(Ogrodzieniec, Pilica) – Nigdy nie mieliśmy takiej uchwały, żeby wejść w swego rodzaju spor interesów pomiędzy gminami. Niezręczna to sytuacja, kiedy jedna gmina wydziela teren, upomina się i zamierza przejąć grunty będące prawnie w ustanowionych granicach administracyjnych danej gminy. Dzisiaj mamy właśnie taką sytuację – tymi słowami burmistrz Ogrodzieńca Andrzej Mikulski rozpoczął omawianie bardzo ważnej dla losów Ogrodzieńca - a szczególnie Gulzowa- uchwały, stanowiącej pierwszy poważny krok zmierzający do zmiany granic gmin: Ogrodzieniec i Pilica. (O problemie mieszkańców Gulzowa szerzej pisaliśmy w 11 numerze Kuriera Zawierciańskiego, w artykule pt. „Mieszkaniowy paradoks w Ogrodzieńcu i Pilicy”.) Kolejnym krokiem będzie ogłoszenie konsultacji społecznych, które przeprowadzone zostaną w obu gminach. Bez względu jednak na to, jaki będzie ich przebieg, w kwestii zmiany granic głos zabierze Rada Ministrów, która ostatecznie zdecyduje, czy administracyjny błąd, który tylko na mapie podzielił wieś i jej mieszkańców, zostanie wreszcie naprawiony.
Przypomnijmy. Sprawa dotyczy 10 rodzin, które zameldowane są przy ul. Młodzieży w Gulzowie (gmina Ogrodzieniec). Problem polega jednak na tym, że działki, na których leżą domy mieszkańców Gulzowa, formalnie znajdują się na terenie Biskupic w gminie Pilica. Brzmi to dość niedorzecznie, jednak już od ponad pół wieku około 30 osób z ul. Młodzieży mieszka poniekąd w dwóch gminach równocześnie.

• _FRAGMENT DANYCH_
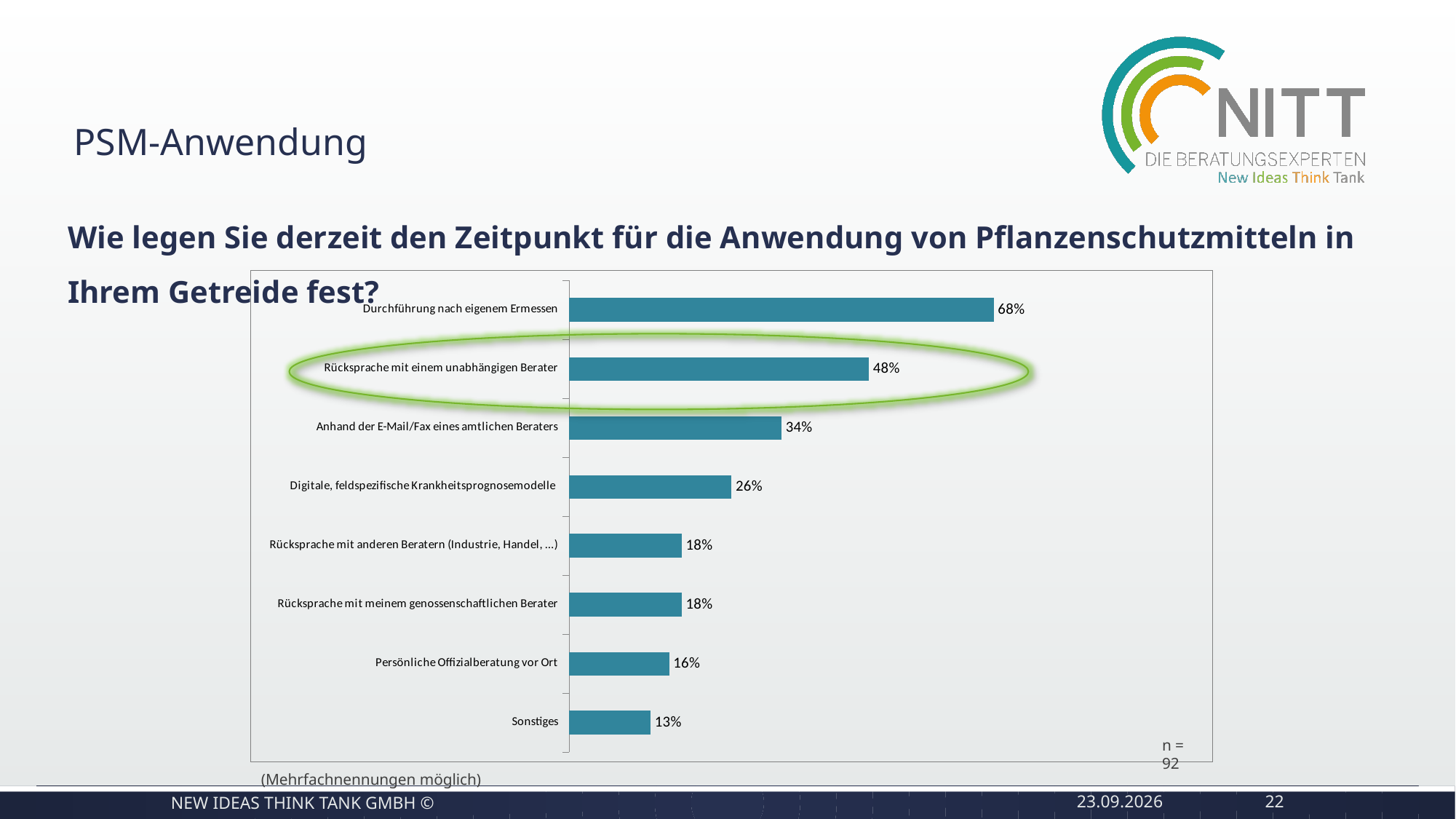
What kind of chart is shown on the slide? Bar chart What percentage is shown for "Digitale, feldspezifische Krankheitsprognosemodelle"? 26% Which category is highlighted with a green ellipse? Rücksprache mit einem unabhängigen Berater What value is shown for "Sonstiges"? 13% What percentage is shown for "Durchführung nach eigenem Ermessen"? 68% What value is shown for "Rücksprache mit einem unabhängigen Berater"? 48% Which category has the highest value? Durchführung nach eigenem Ermessen What is the difference between "Durchführung nach eigenem Ermessen" and "Rücksprache mit einem unabhängigen Berater"? 20 percentage points Which is larger: "Anhand der E-Mail/Fax eines amtlichen Beraters" or "Persönliche Offizialberatung vor Ort"? Anhand der E-Mail/Fax eines amtlichen Beraters Which category has the lowest value? Sonstiges How many categories are shown in the chart? 8 What sample size (n) is given for the chart? 92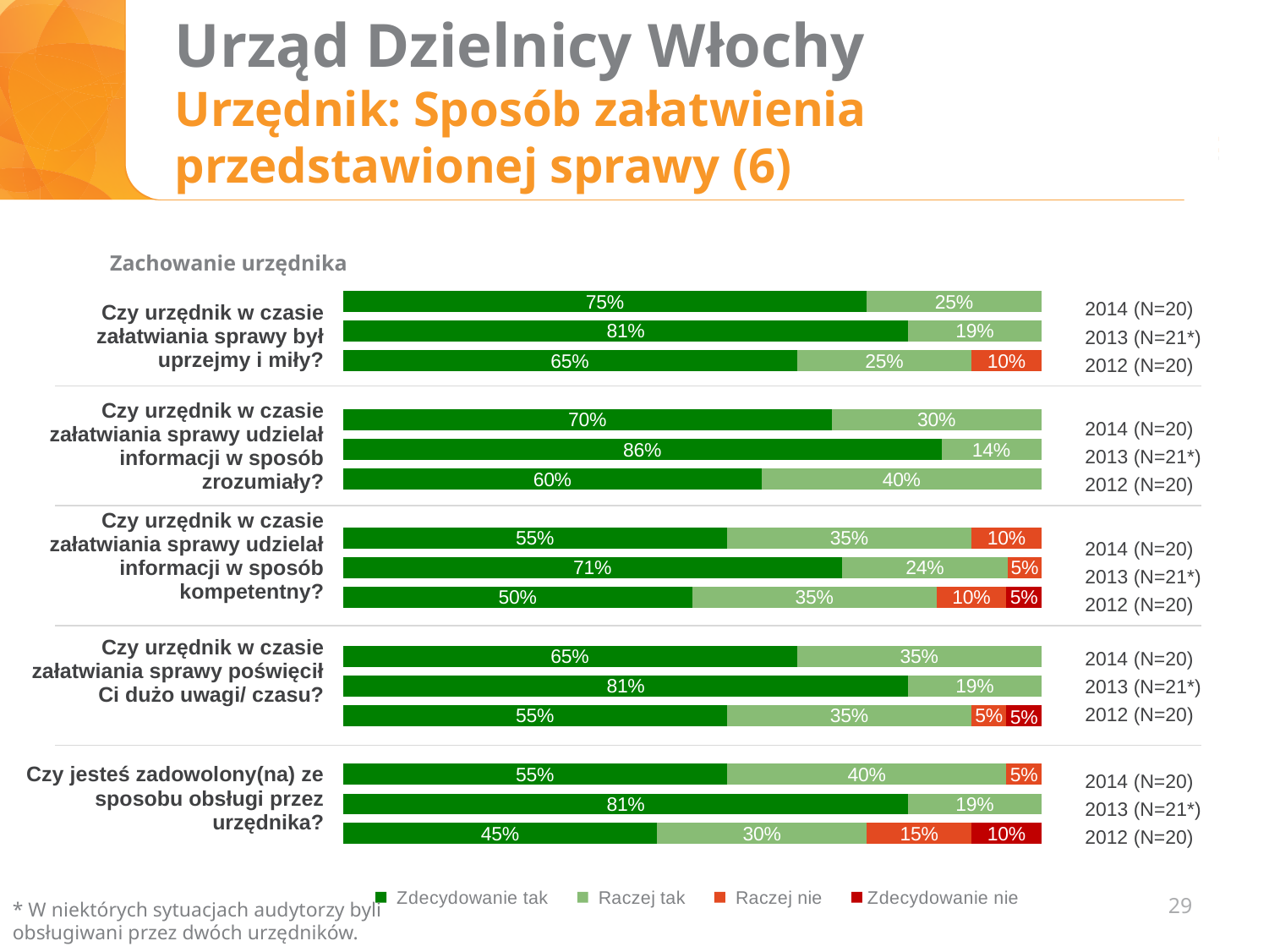
What percentage answered "Raczej nie" in 2012 to "Czy jesteś zadowolony(na) ze sposobu obsługi przez urzędnika?"? 15% How many answer categories does the legend list? 4 In 2014, which question had a larger "Zdecydowanie tak" share: "...udzielał informacji w sposób kompetentny?" or "...poświęcił Ci dużo uwagi/ czasu?"? Czy urzędnik w czasie załatwiania sprawy poświęcił Ci dużo uwagi/ czasu? For "Czy urzędnik w czasie załatwiania sprawy był uprzejmy i miły?", by how many percentage points did "Zdecydowanie tak" in 2013 exceed 2014? 6 percentage points For "Czy urzędnik w czasie załatwiania sprawy udzielał informacji w sposób zrozumiały?", which year had the highest share of "Zdecydowanie tak"? 2013 For "Czy jesteś zadowolony(na) ze sposobu obsługi przez urzędnika?", which year had the lowest share of "Zdecydowanie tak"? 2012 What percentage answered "Raczej tak" in 2012 to "Czy urzędnik w czasie załatwiania sprawy udzielał informacji w sposób zrozumiały?"? 40% What type of chart is shown on the slide? Stacked bar chart What percentage answered "Zdecydowanie tak" in 2014 to "Czy urzędnik w czasie załatwiania sprawy był uprzejmy i miły?"? 75% For "Czy urzędnik w czasie załatwiania sprawy udzielał informacji w sposób kompetentny?" in 2012, what is the combined share of "Raczej nie" and "Zdecydowanie nie"? 15% How many years are shown for each question? 3 What percentage answered "Zdecydowanie nie" in 2012 to "Czy jesteś zadowolony(na) ze sposobu obsługi przez urzędnika?"? 10%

• _CEL ZADANIA_
Wypisz w mianowniku wszystkie nazwy miejscowości, które pojawiają się w powyższym tekście o zmianie granic gmin.

• _WYNIK PONIŻEJ_
Ogrodzieniec, Pilica, Gulzów, Biskupice